このように果皮が厚い場合は抽出の際の優しい取り扱いが必要になる。かつて必要だった補糖(アルコール度数を上げるために発酵前に糖を加えること)が不要なのは言うまでもなく、酸はあったとしてもそのレベルは非常に低い。生産者の中には(合法的な)補酸を行っているものもあると聞いたが、その手荒い外来の手法を使っていることを認める生産者はいない。酸があまりにも低いため慣習的に行われる、リンゴ酸を乳酸に変換するマロラクティック発酵の前後でワインの総酸量はほとんど変わらない。

この温暖な冬と日照量の多い夏が明確にしたのは葉を取り去ってブドウを日光にさらすという1990年代の手法は必要なく、かえって日焼けを起こすこともあるということだ。

2015の赤はとにかく素晴らしい(白については来週書く予定だ)。
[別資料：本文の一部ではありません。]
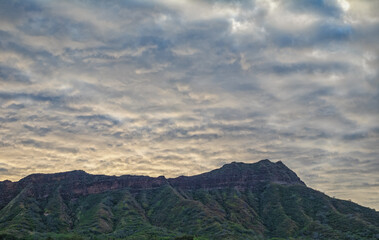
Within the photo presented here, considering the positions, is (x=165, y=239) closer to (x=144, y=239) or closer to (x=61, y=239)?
(x=144, y=239)

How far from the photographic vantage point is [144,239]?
656 feet

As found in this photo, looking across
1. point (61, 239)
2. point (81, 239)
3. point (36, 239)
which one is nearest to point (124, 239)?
point (81, 239)

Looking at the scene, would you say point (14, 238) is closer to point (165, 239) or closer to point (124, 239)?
point (124, 239)

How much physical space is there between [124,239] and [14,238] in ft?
195

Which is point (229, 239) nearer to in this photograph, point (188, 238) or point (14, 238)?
point (188, 238)

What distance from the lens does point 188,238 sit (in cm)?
19138

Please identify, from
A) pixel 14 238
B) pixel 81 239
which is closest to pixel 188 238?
pixel 81 239

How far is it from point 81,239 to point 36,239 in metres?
24.7

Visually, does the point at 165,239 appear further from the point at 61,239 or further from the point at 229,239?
the point at 61,239

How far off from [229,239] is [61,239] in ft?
313

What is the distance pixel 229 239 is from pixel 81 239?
8284 cm

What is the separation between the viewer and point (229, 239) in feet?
649

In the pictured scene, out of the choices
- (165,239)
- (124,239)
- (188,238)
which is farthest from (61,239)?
(188,238)

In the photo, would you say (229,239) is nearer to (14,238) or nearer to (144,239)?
(144,239)
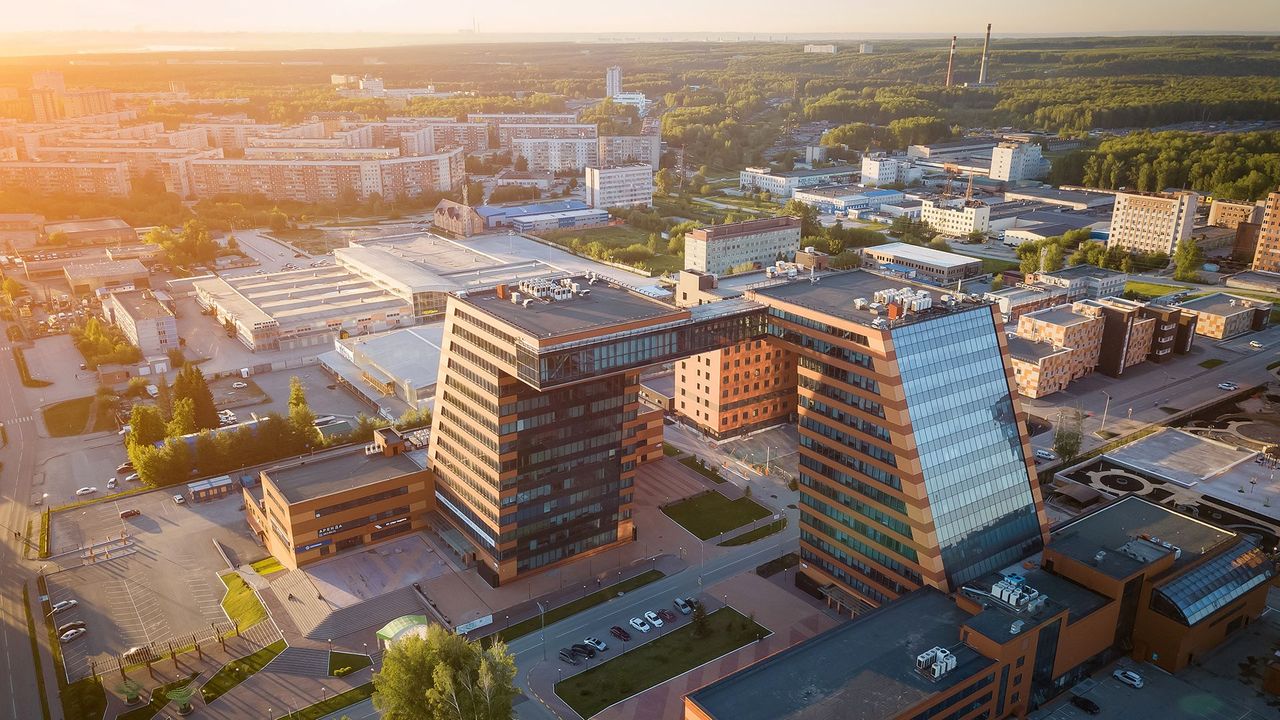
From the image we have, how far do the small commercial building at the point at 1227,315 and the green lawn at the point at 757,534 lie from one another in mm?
68131

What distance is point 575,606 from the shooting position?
52.7 metres

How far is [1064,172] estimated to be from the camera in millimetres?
186375

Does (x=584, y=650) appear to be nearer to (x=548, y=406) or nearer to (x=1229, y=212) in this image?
(x=548, y=406)

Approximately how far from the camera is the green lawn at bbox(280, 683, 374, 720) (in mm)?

ただしポンドが通貨の人間にとっては価格も素晴らしく高い。

傑出した2015の赤ブルゴーニュ

私が11月に以下のドメーヌでテイスティングした赤はどれも素晴らしかったが、翌週にロンドンでテイスティングしたものの方が入手しやすいものが多かったように思う。

Denis Bachelet
de Bellene
Olivier Bernstein
Dugat Py
Fourrier
Comte de Liger Belair
Lafarge
Mugnier
Pavelot
Perrot Minot
Romanée-Conti
Roumier
Rousseau
de Vogüé

(原文)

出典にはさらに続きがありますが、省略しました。